Q.15. Two lamps, one rated 100 W at 220 V, and the other 60 W at 220 V, are connected in parallel to an electric mains supply. What current is drawn from the line if the supply voltage is 220 V?

Answer:

Given :

For lamp one: Power $=\mathrm{P_1} =100 \mathrm{~W}$ and $\mathrm{V}=220 \mathrm{~V}$

$
I_1=\frac{P_1}{V}=\frac{100}{220}=0.455 \mathrm{~A}
$

For lamp two: Power $=\mathrm{P_2} =60 \mathrm{~W}$ and $\mathrm{V}=220 \mathrm{~V}$

$
I_2=\frac{P_2}{V}=\frac{60}{220}=0.273 \mathrm{~A}
$

Thus, the net current drawn from the supply is $0.455+0.273=0.728 \mathrm{~A}$

Q.16. Which uses more energy, a 250 W TV set in 1 hr, or a 1200 W toaster in 10 minutes?

Answer:

For the TV set :

Given : Power $=250 \mathrm{~W}$ and time $=1 \mathrm{hr}=3600$ seconds
Energy consumed $=\mathrm{H}=\mathrm{PI}$

$
H=250 \times 3600=900000 J
$

For toaster :
Given : Power $=1200 \mathrm{~W}$ and time $=10$ minutes $=600$ seconds
Energy consumed $=\mathrm{H}=\mathrm{PI}$

$
H=1200 \times 600=720000 J
$

Thus, the TV set uses more energy than a toaster.

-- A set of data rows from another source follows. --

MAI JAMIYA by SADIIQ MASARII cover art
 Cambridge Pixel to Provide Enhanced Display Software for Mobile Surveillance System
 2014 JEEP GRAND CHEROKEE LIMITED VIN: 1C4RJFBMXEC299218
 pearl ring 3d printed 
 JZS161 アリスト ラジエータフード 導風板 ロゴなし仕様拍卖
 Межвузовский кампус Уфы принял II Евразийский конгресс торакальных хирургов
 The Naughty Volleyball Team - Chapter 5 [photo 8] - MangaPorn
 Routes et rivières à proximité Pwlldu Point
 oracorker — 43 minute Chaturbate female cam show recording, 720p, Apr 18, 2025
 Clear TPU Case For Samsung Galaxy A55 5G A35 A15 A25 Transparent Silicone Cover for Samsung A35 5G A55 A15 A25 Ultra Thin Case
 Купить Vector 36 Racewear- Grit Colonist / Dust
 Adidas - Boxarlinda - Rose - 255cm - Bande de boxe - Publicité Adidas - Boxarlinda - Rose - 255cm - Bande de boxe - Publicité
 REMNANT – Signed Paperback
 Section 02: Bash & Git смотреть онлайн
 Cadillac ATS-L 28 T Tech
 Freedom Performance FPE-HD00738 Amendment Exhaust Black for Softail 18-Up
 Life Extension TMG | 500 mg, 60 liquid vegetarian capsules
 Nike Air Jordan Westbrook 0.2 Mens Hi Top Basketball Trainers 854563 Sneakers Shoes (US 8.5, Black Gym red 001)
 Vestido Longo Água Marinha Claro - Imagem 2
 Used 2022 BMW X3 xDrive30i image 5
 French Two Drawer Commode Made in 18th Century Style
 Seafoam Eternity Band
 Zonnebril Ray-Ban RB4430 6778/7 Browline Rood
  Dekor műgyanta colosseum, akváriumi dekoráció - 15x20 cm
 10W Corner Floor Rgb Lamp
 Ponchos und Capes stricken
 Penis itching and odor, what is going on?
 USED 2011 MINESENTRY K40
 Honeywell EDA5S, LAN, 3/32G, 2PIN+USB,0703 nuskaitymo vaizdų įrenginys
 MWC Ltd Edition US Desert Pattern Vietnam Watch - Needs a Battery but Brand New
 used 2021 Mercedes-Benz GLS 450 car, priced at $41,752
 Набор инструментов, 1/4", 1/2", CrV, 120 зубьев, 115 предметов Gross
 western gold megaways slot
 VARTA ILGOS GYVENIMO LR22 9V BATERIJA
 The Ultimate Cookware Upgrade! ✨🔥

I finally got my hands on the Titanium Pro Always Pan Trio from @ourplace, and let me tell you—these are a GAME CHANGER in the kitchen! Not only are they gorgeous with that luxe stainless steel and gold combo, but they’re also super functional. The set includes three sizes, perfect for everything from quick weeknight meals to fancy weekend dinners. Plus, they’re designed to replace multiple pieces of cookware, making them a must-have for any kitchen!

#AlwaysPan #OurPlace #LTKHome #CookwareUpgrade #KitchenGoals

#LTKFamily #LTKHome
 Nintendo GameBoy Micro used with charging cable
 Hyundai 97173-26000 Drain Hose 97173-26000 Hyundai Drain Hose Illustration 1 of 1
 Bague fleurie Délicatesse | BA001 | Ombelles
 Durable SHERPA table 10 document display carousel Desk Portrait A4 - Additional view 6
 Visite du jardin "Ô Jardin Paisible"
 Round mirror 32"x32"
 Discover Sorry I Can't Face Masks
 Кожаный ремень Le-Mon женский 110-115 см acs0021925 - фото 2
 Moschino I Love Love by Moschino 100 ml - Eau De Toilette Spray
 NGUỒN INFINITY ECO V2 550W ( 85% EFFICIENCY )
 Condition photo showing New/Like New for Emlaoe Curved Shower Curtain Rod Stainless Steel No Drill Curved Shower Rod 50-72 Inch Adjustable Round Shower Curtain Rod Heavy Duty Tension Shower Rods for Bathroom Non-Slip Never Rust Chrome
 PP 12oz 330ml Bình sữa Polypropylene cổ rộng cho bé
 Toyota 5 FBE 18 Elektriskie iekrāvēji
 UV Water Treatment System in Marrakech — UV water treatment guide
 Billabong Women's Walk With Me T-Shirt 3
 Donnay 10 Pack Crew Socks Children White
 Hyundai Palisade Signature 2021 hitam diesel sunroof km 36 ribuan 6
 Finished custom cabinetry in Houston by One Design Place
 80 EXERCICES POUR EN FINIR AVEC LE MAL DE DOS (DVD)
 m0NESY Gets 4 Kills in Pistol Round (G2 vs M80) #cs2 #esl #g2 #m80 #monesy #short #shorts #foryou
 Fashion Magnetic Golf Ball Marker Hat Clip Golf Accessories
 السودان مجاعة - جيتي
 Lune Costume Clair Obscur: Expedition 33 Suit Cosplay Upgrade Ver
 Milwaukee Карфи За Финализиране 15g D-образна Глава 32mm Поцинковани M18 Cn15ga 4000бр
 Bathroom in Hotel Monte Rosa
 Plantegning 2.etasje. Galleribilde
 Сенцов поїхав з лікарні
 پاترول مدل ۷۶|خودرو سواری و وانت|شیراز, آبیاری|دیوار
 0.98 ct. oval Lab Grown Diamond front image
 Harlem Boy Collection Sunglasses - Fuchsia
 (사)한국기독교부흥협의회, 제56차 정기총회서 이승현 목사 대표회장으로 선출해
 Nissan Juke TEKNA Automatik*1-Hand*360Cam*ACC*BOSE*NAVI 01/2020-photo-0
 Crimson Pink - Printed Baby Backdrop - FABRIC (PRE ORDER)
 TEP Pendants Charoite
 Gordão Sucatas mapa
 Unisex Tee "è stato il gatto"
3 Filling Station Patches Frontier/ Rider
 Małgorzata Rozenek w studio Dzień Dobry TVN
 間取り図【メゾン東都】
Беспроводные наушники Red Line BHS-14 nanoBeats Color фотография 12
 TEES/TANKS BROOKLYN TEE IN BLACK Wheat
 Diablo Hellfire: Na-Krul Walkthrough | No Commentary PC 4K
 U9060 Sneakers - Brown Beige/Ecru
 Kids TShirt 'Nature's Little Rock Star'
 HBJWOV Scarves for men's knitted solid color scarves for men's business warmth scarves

Q. 17. An electric heater of resistance $8 \Omega$ draws 15 A from the service mains for 2 hours. Calculate the rate at which heat is developed in the heater.

Answer: 1800 \mathrm{~J} / \mathrm{s}

Explanation:

Given: R=8 Ohm ,I=15A and t= 2hr

The heat developed in the heater is H.

The heat developed in the heater is H.

$
H=I^2 R t
$

The rate at which heat is developed is given as

$
\frac{I^2 R t}{t}=I^2 R=15^2 \times 8=1800 \mathrm{~J} / \mathrm{s}
$

Q.18(a). Explain the following: Why is tungsten used almost exclusively for the filament of electric lamps?

Answer:

Tungsten is used almost exclusively for the filament of electric lamps because the melting point of tungsten is very high. The bulb glows at a very high temperature. So tungsten filament does not melt when the bulb glows.

Q.18.(b) Explain the following: Why are the conductors of electric heating devices, such as bread-toasters and electric irons, made of an alloy rather than a pure metal?

Answer:

The conductors of electric heating devices, such as bread toasters and electric irons, are made of an alloy rather than a pure metal because the resistivity of the alloy is greater than that of a pure metal. So the resistance will be high, and the heating effect will be high.

Q.18.(c) Explain the following: Why is the series arrangement not used for domestic circuits?

Answer:

If any of the elements in the circuit get damaged, the entire circuit will be affected. If an element breaks, there will not be any current flow through the circuit. So the series circuit is not preferred in the domestic circuit.

Q.18.(d) Explain the following: How does the resistance of a wire vary with its area of cross-section?

Answer:

We know that

$\begin{aligned} & R=\frac{\rho l}{A} \\ & R \alpha \frac{1}{A}\end{aligned}$

Thus, the resistance of a wire is inversely proportional to its area of cross-section.

Q.18.(e) Explain the following: Why are copper and aluminium wires usually employed for electricity transmission?

Answer:

Copper and aluminium wires are usually employed for electricity transmission because they have low resistivity and are good conductors of electricity.